Temperature given in units convertible to Kelvin.

mu : float, optional

Factor to multiply by m_H to account for He and metals.

use_gamma : bool, optional

Toggle whether to use gamma or index. See link given in gamma.

Returns:
lambd : Quantity

Value of the sonic length. If distance was provided, this will be in the units given in the distance. Otherwise, the result will be in pixel units.

lambd_error_range : Quantity

The 1-sigma bounds on the sonic length. The units will match lambd.

unit : Unit, optional

The spatial unit to convert the widths to. Can be in pixels, an angular unit, or (if distance is given) a physical unit.

spatial_width(self, unit=Unit("pix"))[source] [edit on github]

Spatial widths for the first n_eigs components.

Parameters:
unit : Unit, optional

The spatial unit to convert the widths to. Can be in pixels, an angular unit, or (if distance is given) a physical unit.

spatial_width_error(self, unit=Unit("pix"))[source] [edit on github]

The 1-sigma error bounds on the spatial widths for the first n_eigs components.

Parameters:
unit : Unit, optional

The spatial unit to convert the widths to.

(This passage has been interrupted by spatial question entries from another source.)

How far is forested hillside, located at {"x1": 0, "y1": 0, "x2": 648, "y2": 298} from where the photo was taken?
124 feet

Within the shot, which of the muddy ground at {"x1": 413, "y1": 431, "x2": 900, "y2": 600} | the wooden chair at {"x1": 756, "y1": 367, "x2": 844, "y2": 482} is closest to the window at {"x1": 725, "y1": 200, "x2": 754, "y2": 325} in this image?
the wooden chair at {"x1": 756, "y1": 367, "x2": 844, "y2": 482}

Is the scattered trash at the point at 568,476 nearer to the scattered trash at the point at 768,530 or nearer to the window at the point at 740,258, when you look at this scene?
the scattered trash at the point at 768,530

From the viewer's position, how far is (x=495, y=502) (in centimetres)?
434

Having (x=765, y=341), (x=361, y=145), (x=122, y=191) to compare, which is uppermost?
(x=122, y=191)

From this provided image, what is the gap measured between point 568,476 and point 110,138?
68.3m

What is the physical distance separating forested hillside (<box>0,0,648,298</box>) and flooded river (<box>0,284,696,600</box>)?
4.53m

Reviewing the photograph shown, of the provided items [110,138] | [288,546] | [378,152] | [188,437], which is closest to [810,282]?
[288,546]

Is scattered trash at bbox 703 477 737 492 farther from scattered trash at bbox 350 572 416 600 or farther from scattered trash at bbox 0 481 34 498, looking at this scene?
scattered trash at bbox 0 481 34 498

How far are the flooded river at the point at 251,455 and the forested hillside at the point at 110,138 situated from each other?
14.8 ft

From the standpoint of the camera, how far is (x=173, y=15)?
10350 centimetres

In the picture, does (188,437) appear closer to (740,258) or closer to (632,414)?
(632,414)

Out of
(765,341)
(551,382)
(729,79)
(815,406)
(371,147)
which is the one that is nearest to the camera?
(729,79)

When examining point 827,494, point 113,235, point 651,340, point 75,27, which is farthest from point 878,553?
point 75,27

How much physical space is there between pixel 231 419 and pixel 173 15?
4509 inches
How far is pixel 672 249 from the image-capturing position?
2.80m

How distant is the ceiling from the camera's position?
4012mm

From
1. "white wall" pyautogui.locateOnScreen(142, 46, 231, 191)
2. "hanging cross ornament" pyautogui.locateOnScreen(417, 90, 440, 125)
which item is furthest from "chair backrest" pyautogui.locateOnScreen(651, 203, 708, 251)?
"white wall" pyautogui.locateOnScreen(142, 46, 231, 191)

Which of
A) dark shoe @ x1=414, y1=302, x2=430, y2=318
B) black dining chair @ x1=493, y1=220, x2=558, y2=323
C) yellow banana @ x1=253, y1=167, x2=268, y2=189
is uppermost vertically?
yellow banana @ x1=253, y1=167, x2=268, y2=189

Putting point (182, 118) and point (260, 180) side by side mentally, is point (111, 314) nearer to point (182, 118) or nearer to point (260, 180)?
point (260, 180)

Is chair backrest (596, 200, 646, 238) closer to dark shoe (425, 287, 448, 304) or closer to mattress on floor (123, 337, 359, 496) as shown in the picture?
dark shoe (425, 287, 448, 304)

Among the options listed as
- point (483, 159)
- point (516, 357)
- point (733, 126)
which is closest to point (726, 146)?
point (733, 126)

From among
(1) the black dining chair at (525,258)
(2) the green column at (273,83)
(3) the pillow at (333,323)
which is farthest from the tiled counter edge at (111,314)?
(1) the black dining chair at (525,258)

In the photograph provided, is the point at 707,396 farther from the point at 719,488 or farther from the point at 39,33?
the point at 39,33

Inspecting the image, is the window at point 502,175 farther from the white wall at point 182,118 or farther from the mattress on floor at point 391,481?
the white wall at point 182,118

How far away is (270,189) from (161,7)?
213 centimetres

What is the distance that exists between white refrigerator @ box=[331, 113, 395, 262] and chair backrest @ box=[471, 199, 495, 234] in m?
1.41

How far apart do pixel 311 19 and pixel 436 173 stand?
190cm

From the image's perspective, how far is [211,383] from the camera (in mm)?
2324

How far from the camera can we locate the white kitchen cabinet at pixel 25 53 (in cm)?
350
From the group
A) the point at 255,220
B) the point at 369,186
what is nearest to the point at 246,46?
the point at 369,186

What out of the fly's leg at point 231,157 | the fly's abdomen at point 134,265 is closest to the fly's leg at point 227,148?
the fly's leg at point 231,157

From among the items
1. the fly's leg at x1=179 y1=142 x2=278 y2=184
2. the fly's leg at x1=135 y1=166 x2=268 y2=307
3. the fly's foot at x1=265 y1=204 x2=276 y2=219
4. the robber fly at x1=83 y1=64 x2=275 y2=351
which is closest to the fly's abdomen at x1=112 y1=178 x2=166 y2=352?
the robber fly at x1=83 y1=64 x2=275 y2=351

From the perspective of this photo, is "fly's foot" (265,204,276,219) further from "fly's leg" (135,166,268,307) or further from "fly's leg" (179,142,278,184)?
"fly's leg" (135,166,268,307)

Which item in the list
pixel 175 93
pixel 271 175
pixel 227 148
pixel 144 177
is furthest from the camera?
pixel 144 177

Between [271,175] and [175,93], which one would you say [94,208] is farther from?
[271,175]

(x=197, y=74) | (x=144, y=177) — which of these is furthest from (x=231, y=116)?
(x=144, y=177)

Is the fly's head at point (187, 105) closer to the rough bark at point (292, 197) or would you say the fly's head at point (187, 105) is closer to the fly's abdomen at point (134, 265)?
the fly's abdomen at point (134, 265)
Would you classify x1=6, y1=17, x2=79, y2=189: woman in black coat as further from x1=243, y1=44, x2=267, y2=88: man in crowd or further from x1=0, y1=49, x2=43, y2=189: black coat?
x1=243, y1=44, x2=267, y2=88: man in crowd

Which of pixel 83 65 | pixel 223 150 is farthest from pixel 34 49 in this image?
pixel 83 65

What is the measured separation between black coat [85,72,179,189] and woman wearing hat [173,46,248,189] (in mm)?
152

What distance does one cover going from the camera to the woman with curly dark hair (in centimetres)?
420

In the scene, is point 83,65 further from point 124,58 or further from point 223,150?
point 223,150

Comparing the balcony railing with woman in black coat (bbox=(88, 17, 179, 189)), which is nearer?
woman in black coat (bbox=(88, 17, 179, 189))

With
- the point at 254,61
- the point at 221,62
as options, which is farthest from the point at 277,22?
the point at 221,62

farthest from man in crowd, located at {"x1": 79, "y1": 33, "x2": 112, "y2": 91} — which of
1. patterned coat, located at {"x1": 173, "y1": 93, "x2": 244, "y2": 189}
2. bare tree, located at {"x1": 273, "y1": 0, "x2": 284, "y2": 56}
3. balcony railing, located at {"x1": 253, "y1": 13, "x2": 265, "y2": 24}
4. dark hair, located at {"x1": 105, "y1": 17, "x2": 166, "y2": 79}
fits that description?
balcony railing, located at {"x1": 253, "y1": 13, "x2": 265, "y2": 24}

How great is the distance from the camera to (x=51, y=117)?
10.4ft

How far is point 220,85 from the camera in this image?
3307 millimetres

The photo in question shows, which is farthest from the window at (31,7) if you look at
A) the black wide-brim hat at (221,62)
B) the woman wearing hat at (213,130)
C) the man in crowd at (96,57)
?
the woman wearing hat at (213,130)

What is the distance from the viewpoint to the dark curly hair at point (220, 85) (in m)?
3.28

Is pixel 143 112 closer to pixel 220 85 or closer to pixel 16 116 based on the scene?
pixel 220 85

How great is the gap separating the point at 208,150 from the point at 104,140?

Can be in pixels, an angular unit, or (if distance is given) a physical unit.

spectral_width(self, unit=Unit("pix"))[source] [edit on github]

Spectral widths for the first n_eigs components.

Parameters:
unit : Unit, optional

The spectral unit to convert the widths to. Can be in pixels, or a spectral unit equivalent to the unit specified in the header.

spectral_width_error(self, unit=Unit("pix"))[source] [edit on github]

The error bounds on the spectral widths for the first n_eigs components.

Parameters:
unit : Unit, optional

The spectral unit to convert the widths to. Can be in pixels, or a spectral unit equivalent to the unit specified in the header.